Он одними глазами, широко открытыми, на безмолвной военной площади, на красном морозе сказал ей это.
И услыхала она.
Убить, чтобы жить
Марина взяла в руки винтовку, подержала её в руках, потрясла, будто взвешивала. Потом побаюкала немного, так баюкают ребёнка.
Охота пуще неволи. А пуще охоты что? Воля?

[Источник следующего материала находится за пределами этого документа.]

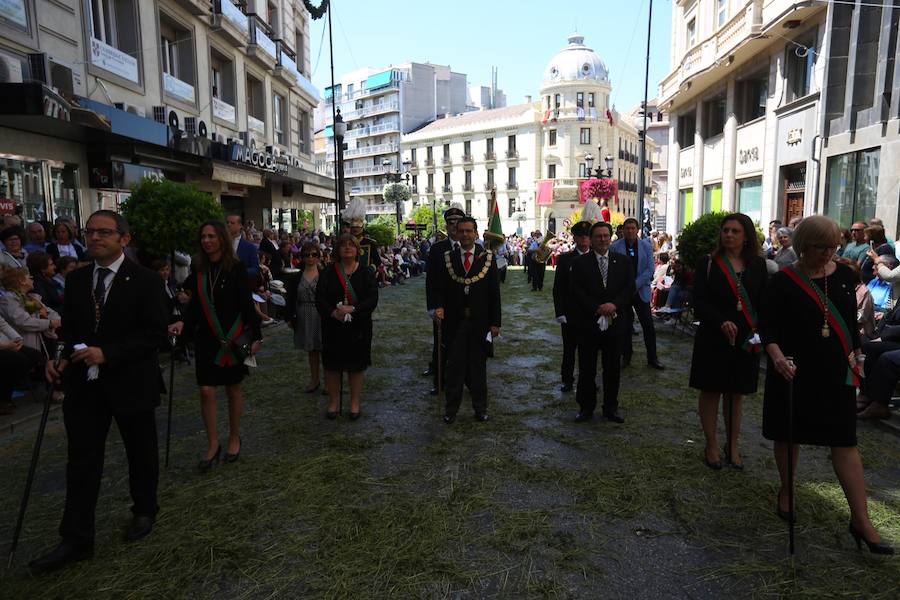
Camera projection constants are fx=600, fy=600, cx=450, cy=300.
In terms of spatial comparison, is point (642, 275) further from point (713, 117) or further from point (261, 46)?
point (713, 117)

Она охотилась давно, девчонкой, вместе с отцом. Отец её, Иван, слыл на селе медвежатником, так его и звали – злобно, настороженно, уважительно. Убить зверя непросто. Надо сперва у тайги прощенья попросить. Отец Иван, всюду ходивший в странном железном колпаке, так и прозывали его на селе: Иван Железный Колпак, научил её той первозданной мольбе, к природе обращаемой, ко всему живому: лесушко бажоный, речушка бажоная, дай вдохнуть тебя, дай напиться; зверюшко бажоный, дай убить тебя, а потом шкуру твою на тепло детям моим пустить, а мясо твоё дай старикам на пищу изжарить. Птиченька бажоная, дай подстрелить тебе в полёте, ибо нужны мне твои пёрышки для мягкой подушки, а белая грудка твоя для варева недельного, на морозе и дольше в чугуне хранится. Рыбонька бажоная, дай спымати тебя, крюк мой губищу твою крепко зацепит, дай вытащить тебя, ясная, живая, на берег да пронзить острогой; чешую твою златую дай ножом счистить, тело твоё солнечное дай в котле на весь крещёный Мiръ сварить. Ягодка бажоная, дай тебя собрать во туес берестяной! Дай тебя вкусить, в себе поносить! Блаженна ты, ягода, ибо ты есть красная кровушка Господня!
Марина наизусть шептала, повторяя, отцову молитву тайге. Вышептав её всю, до конца, она посмотрела на сына. Василий стоял около стола. Головёнка ниже столешницы, ножки в катанки смешные обуты, сама Марина из бараньей шёрстки скатала.